Daftar Tugas:
#1 Bisakah Anda mengulangi bagian teks tentang subkultur pop Jawa di antara "Pop disini bukan" dan "Luweh sak karepmu.", termasuk kedua ujungnya, tanpa mengubah satu kata pun?
#2 Bisakah Anda melanjutkan teks tentang subkultur pop Jawa ini, dimulai sesudah kalimat terakhirnya?

Kutipan Teks:
- - -

Hari-hari ini bila kita tinggal di Jawa (untuk meneguhkan istilah absurd orang Jekardah dan Sunda bila menyebut Jawa Tengah dan Jawa Timur), tak kenal kedua nama di atas jelas kurang gaul dan gagal kekinian. Lebay? Jelas! Ini adalah generasi termuthakir dari apa yang disebut sebagai subkultur pop Jawa.
Pop disini bukan lagu pop, tetapi lebih pada gaya hidup populer. Ini adalah cerita lebih lanjut dari budaya campursari, yang mengobrak-abrik dan mencampur-adukkan berbagai genre musik, tidak dikenali lagi akarnya harus disebut apa. Hingga akhirnya, mungkin saking bingungnya disebut saja koplo, istilah yang sebenarnya juga sangat "koplo" artinya masa bodoh! Luweh sak karepmu.

- - -

Data Tersimpan:
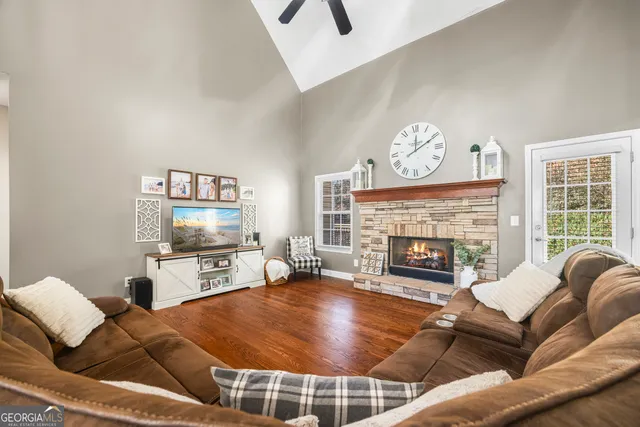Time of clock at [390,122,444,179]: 12:10
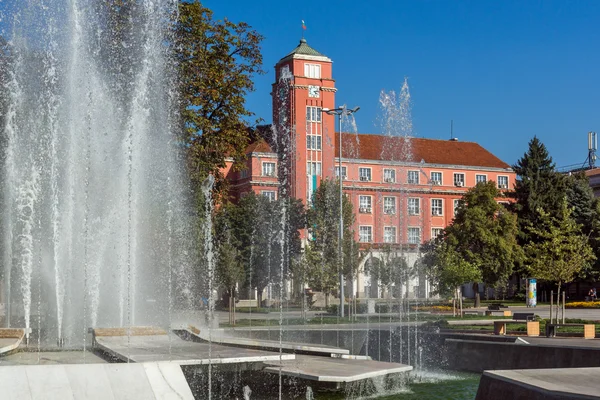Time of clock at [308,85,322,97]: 4:12
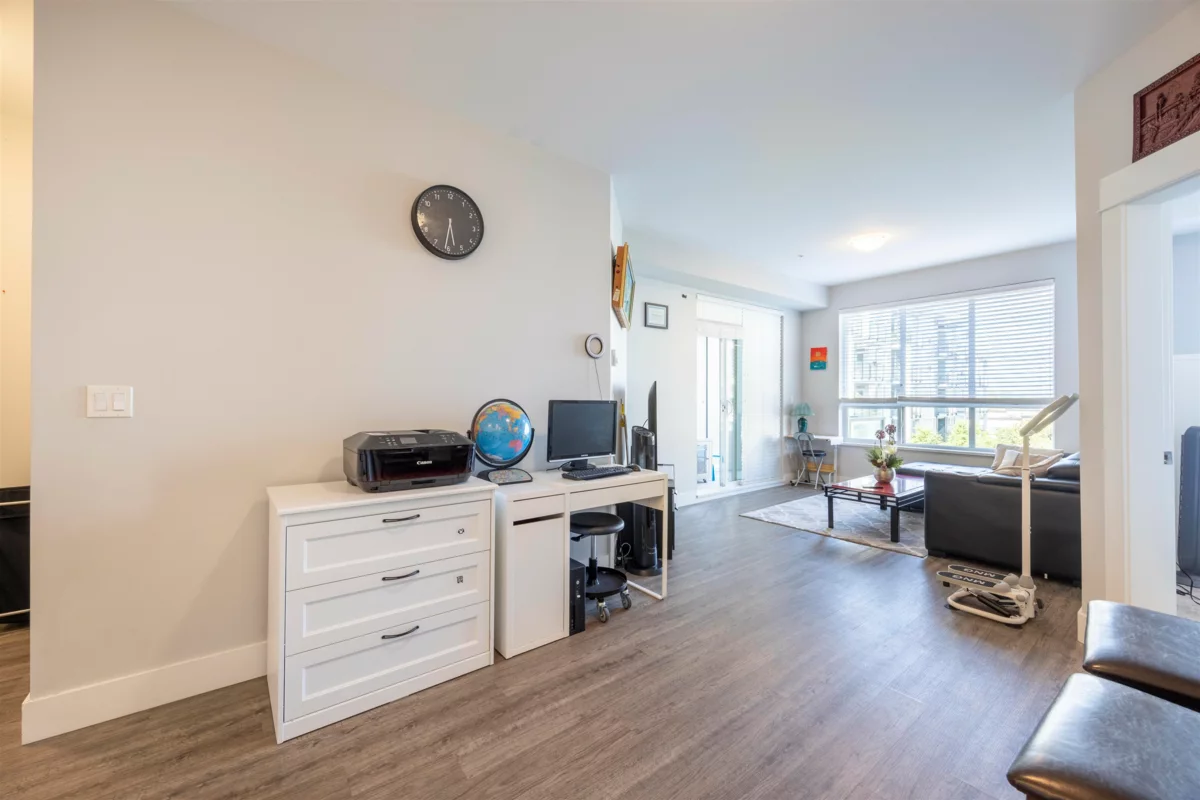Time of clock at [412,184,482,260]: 5:31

- - -

Hasil Per Tugas:
#1
Pop disini bukan lagu pop, tetapi lebih pada gaya hidup populer. Ini adalah cerita lebih lanjut dari budaya campursari, yang mengobrak-abrik dan mencampur-adukkan berbagai genre musik, tidak dikenali lagi akarnya harus disebut apa. Hingga akhirnya, mungkin saking bingungnya disebut saja koplo, istilah yang sebenarnya juga sangat "koplo" artinya masa bodoh! Luweh sak karepmu.

#2
Bila dibilang ia musik dangdut, ia bukanlah sebagaimana mungkin yang dianggap "dangdut adiluhung" ala Rhoma Irama (yang sekarang tidak jelas statusnya itu: penyanyi, pendakwah atau politikus). Ia juga bukan dangdut seronok, semisalnya gaya-gaya pantura yang lebih pada aksi-aksi dan cara-cara menggoyangkan maaf, bokong, dengan berbagai bentuknya. Bisa ngebor, ngecor, gergaji, gaya itik, dan sebagainya. Intinya ia tidak mengekploitasi bokong.
Kedua penyanyi ini, juga cenderung lebih sopan. Ia lebih pada "mengikuti" gaya-gaya K-Pop yang cenderung sensual tapi santun. Keduanya juga memiliki persamaan, berangkat meniti karier dari tingkat paling bawah. Dan yang mudah diduga: keduanya bermula dari tidak semenarik hari ini. Artinya, dua-duanya tidak secantik, seaduhai dan semahal yang kita lihat di hari-hari ini.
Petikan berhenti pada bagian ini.